Recursive Data Structures

4. Accidental complexity

Rotating a square in this recursive manner is intellectually stimulating, but our code is encumbered with some accidental complexity. Here's a flashing strobe-and-neon hint of what it is:

const firstHalf = (array) => array.slice(0, array.length / 2);
const secondHalf = (array) => array.slice(array.length / 2);

const divideSquareIntoRegions = (square) => {
  const upperHalf = firstHalf(square);
  const lowerHalf = secondHalf(square);

  const upperLeft = upperHalf.map(firstHalf);
  const upperRight = upperHalf.map(secondHalf);
  const lowerRight = lowerHalf.map(secondHalf);
  const lowerLeft= lowerHalf.map(firstHalf);

  return [upperLeft, upperRight, lowerRight, lowerLeft];
};

divideSquareIntoRegions is all about extracting region squares from a bigger square, and while we've done our best to make it readable, it is rather busy. Likewise, here's the same thing in rotateAndCombineArrays:

const rotateAndCombineArrays = ([upperLeft, upperRight, lowerRight, lowerLeft]) => {
  // rotate
  [upperLeft, upperRight, lowerRight, lowerLeft] =
    [lowerLeft, upperLeft, upperRight, lowerRight];

  // recombine
  const upperHalf = [...zipWith(concat, upperLeft, upperRight)];
  const lowerHalf = [...zipWith(concat, lowerLeft, lowerRight)];

  return concat(upperHalf, lowerHalf);
};

rotateAndCombineArrays is a very busy function.
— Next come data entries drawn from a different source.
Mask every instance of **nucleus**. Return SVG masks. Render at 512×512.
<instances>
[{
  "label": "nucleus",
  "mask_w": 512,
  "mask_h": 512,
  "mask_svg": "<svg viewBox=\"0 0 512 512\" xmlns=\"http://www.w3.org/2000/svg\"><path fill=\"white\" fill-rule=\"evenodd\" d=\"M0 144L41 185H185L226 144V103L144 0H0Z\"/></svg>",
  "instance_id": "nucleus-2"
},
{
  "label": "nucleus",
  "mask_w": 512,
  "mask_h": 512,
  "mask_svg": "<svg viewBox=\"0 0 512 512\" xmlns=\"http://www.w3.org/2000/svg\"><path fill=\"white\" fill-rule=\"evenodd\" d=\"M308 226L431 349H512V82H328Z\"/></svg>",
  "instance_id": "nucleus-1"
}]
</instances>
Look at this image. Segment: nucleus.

The core thing we want to talk about is actually the rotation: Having divided things up into four regions, we want to rotate the regions. The zipping and concatenating is all about the implementation of regions as arrays.

We can argue that this is necessary complexity, because squares are arrays, and that's just what we programmers do for a living, write code that manipulates basic data structures to do our bidding.

But what if our implementation wasn't an array of arrays? Maybe divide and combine could be simpler? Maybe that complexity would turn out to be unnecessary after all?